Request
Rewrite everything from the start of the items down to the line containing "2633 centimetres", replacing every "camera" with "viewpoint" and changing nothing else.

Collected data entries
______________________________

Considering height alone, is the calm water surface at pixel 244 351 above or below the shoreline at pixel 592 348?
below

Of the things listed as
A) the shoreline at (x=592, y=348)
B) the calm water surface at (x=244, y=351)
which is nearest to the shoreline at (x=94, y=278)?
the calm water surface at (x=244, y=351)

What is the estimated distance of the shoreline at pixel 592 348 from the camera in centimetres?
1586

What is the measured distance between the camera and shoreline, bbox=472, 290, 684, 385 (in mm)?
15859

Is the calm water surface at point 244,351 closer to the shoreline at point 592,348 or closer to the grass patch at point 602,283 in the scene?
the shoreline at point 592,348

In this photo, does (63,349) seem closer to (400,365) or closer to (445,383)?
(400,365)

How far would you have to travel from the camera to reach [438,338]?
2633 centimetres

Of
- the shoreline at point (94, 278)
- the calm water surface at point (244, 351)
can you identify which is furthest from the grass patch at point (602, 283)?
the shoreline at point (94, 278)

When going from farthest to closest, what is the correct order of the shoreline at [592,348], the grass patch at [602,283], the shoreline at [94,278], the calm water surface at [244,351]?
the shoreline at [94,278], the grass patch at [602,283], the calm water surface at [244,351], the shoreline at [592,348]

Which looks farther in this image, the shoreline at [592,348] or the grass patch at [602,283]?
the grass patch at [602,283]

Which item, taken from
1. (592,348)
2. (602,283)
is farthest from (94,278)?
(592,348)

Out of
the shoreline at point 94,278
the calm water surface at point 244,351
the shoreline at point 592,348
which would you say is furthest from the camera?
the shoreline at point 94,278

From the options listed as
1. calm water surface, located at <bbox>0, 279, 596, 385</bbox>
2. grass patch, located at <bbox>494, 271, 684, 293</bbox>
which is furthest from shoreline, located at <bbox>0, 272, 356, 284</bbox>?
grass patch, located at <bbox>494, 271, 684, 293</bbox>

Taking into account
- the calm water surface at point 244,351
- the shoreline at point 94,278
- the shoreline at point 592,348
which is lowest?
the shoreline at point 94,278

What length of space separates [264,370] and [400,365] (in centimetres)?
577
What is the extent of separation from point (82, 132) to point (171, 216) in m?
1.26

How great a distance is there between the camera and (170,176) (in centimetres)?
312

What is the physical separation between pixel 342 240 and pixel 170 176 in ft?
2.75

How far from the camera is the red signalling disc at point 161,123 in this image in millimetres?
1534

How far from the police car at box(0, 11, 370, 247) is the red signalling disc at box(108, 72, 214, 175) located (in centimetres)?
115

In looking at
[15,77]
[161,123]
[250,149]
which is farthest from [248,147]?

______________________________

Task response
Considering height alone, is the calm water surface at pixel 244 351 above or below the shoreline at pixel 592 348?
below

Of the things listed as
A) the shoreline at (x=592, y=348)
B) the calm water surface at (x=244, y=351)
which is nearest to the shoreline at (x=94, y=278)?
the calm water surface at (x=244, y=351)

What is the estimated distance of the shoreline at pixel 592 348 from the viewpoint in centimetres?
1586

What is the measured distance between the viewpoint and shoreline, bbox=472, 290, 684, 385 (in mm)?
15859

Is the calm water surface at point 244,351 closer to the shoreline at point 592,348 or closer to the grass patch at point 602,283 in the scene?
the shoreline at point 592,348

In this photo, does (63,349) seem closer to (400,365) or closer to (445,383)?
(400,365)

How far would you have to travel from the viewpoint to reach [438,338]?
2633 centimetres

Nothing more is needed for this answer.